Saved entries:
_ _ _ _ _
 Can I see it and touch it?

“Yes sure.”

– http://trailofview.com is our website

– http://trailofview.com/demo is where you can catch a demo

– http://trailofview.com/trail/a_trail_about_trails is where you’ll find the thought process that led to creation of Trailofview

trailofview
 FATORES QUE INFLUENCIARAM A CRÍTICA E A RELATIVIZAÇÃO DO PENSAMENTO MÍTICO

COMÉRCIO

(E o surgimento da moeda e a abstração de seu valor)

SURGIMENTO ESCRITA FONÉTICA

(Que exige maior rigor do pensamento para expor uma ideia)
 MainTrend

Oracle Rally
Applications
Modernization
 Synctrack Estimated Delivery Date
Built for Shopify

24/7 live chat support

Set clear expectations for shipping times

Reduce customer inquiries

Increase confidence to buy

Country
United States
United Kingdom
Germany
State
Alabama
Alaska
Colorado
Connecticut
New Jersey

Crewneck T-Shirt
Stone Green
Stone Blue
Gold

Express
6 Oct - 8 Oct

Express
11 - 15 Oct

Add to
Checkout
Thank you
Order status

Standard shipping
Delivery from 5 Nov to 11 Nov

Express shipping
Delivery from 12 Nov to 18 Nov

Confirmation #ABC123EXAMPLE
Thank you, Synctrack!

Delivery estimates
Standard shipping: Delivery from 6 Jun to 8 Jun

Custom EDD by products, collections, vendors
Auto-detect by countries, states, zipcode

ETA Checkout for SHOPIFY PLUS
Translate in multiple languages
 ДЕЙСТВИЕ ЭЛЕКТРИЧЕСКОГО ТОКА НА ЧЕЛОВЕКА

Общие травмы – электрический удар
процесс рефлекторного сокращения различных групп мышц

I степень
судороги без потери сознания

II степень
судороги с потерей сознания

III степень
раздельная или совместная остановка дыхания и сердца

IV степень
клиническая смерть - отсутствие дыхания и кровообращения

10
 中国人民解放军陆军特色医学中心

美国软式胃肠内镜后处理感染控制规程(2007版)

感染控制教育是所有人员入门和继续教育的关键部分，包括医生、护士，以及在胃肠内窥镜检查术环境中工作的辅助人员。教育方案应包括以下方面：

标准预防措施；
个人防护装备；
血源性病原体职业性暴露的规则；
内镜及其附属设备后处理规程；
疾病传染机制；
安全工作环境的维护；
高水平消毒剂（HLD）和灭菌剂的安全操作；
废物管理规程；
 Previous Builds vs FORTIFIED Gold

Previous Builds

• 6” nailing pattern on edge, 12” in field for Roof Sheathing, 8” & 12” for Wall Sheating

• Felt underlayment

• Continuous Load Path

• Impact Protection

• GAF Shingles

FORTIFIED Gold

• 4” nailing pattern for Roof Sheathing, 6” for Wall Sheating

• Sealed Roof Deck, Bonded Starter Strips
_ _ _ _ _
▶ [TASK OBJECTIVE]: All lines with the word "FORTIFIED" need to be copied from the data above.

▶ [TASK ANSWER]:
 Previous Builds vs FORTIFIED Gold
FORTIFIED Gold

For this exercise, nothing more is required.